(DOCUMENT EXTRACT):
STAT 39000: Project 13 — Fall 2021
Motivation: Containers are a modern solution to packaging and shipping some sort of code in a reproducible and portable way. When dealing with R and Python code in industry, it is highly likely that you will eventually have a need to work with Docker, or some other container-based solution. It is best to learn the basics so the basic concepts aren’t completely foreign to you.
Context: This is the second project in a 2 project series where we learn about containers.
Scope: unix, Docker, Python, R, Singularity
Questions
Question 1
Containers solve a real problem. In this project, we are going to demonstrate a real-world example of code that doesn’t prove to be portable, and we will fix it using containers.
Check out the code (questions and solutions) in the Fall 2020 STAT 29000 Project 3, and try to run the solution for question (4) in your Jupyter Notebook. You’ll quickly notice that the code no longer works, as-is. In this case it is (partly) due to incorrect paths for the Firefox executable as well as the Geckodriver executable. These changes occurred because we switched systems from Scholar to Brown.

(STATED EXERCISE 1): Copy the project description about containers word for word, starting at "Context: This is" and ending at "Scholar to Brown.".
(STATED EXERCISE 2): Carry on the project description about containers from its last sentence.

(RECORDS PROVIDED):
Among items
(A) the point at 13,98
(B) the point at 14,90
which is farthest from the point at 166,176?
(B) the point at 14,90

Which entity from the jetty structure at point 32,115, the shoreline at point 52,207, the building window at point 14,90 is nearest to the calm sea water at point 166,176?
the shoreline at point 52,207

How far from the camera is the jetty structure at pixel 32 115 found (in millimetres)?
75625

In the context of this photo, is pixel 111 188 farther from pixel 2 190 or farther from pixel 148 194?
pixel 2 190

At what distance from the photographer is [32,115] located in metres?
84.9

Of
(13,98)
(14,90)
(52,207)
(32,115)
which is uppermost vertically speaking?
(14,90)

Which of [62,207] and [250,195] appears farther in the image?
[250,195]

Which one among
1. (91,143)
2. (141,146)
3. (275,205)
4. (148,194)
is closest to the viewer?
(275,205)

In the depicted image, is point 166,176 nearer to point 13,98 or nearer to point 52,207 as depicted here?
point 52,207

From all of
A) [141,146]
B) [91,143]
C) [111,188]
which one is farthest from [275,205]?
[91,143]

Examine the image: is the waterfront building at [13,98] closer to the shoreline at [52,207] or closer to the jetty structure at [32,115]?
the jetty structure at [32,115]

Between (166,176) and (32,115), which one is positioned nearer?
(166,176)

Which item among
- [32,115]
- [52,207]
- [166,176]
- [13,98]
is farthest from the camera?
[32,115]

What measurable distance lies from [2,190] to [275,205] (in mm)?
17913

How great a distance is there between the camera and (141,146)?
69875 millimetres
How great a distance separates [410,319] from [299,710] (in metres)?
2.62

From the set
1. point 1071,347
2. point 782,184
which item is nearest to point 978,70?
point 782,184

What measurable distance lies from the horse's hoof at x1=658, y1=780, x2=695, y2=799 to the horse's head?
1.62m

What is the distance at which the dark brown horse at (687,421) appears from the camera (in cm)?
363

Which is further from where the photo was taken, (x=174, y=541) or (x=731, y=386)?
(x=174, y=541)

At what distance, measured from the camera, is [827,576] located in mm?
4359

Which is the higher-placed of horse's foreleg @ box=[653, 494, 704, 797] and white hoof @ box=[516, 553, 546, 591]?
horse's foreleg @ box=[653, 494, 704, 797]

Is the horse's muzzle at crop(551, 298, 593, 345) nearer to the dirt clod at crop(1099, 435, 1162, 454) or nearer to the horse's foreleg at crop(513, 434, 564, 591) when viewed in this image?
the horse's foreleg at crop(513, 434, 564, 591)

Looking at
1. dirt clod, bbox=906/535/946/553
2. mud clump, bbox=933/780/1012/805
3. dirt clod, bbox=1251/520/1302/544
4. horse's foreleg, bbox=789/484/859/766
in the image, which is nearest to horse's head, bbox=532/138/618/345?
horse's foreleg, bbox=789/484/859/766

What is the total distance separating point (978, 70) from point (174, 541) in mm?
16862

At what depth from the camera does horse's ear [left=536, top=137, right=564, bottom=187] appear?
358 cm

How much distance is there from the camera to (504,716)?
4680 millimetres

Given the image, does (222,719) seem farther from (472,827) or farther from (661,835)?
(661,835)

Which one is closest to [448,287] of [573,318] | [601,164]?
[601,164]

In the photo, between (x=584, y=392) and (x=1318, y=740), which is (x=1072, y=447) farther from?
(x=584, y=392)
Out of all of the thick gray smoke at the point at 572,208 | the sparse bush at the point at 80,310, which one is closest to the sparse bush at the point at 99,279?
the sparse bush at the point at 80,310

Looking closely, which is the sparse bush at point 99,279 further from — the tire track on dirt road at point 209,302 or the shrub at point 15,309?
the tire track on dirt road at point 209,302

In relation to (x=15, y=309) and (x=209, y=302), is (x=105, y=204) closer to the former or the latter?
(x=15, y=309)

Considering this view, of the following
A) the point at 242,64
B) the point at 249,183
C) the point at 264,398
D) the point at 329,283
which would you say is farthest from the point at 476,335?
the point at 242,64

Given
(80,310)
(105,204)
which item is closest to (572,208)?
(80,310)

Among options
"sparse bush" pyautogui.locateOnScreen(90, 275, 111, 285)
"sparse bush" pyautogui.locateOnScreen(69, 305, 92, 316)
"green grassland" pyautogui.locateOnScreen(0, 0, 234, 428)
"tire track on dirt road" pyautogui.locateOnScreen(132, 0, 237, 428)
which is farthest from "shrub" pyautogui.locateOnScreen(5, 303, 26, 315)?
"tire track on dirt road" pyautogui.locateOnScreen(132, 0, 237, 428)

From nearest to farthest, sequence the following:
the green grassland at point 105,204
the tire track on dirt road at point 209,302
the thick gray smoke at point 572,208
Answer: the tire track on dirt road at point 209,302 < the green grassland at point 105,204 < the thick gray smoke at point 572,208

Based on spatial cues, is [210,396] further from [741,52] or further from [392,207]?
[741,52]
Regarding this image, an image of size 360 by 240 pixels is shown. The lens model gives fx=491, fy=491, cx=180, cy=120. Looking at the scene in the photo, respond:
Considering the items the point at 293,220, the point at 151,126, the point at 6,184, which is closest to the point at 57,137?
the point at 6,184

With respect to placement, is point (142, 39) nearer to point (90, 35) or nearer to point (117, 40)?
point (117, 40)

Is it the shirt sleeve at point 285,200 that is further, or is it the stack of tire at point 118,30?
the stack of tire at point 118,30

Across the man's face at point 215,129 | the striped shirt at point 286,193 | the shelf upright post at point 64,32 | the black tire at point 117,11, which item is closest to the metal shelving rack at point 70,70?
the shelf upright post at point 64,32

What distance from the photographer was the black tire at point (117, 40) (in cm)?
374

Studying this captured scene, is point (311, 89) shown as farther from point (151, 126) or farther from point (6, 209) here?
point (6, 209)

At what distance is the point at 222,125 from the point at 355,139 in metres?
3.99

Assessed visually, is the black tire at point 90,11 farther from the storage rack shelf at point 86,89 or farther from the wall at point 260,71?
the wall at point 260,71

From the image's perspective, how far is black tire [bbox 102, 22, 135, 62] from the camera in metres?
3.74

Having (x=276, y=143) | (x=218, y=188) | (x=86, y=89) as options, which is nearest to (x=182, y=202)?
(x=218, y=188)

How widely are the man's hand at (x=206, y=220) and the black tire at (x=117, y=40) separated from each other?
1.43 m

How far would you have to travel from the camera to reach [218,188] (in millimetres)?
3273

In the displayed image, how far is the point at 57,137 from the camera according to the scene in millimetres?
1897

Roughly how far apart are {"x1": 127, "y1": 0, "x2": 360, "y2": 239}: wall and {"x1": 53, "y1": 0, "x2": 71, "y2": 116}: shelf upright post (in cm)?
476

(RESULT 1):
Context: This is the second project in a 2 project series where we learn about containers.
Scope: unix, Docker, Python, R, Singularity
Questions
Question 1
Containers solve a real problem. In this project, we are going to demonstrate a real-world example of code that doesn’t prove to be portable, and we will fix it using containers.
Check out the code (questions and solutions) in the Fall 2020 STAT 29000 Project 3, and try to run the solution for question (4) in your Jupyter Notebook. You’ll quickly notice that the code no longer works, as-is. In this case it is (partly) due to incorrect paths for the Firefox executable as well as the Geckodriver executable. These changes occurred because we switched systems from Scholar to Brown.

(RESULT 2):
What if we could create a container to run this function on any system with a OCI compliant engine and/or runtime? Let’s try!
-
Code used to solve this problem.
-
Output from running the code.
Question 2
Okay, below is a modified version of the code from the previous question. All we have done is turned it into a script that would be run as follows:
python get_price.py zip 47906
Okay, here it is:
import sys
import re
import os
import time
import argparse
from selenium import webdriver
from selenium.webdriver.common.keys import Keys
from selenium.webdriver.firefox.options import Options
from selenium.common.exceptions import NoSuchElementException
from selenium.webdriver.common.by import By
from selenium.webdriver.firefox.service import Service
def avg_house_cost(zip: str) -> float:
firefox_options = Options()
firefox_options.add_argument("window-size=1920,1080")
firefox_options.add_argument("--headless") # Headless mode means no GUI
firefox_options.add_argument("start-maximized")
firefox_options.add_argument("disable-infobars")
firefox_options.add_argument("--disable-extensions")
firefox_options.add_argument("--no-sandbox")
firefox_options.add_argument("--disable-dev-shm-usage")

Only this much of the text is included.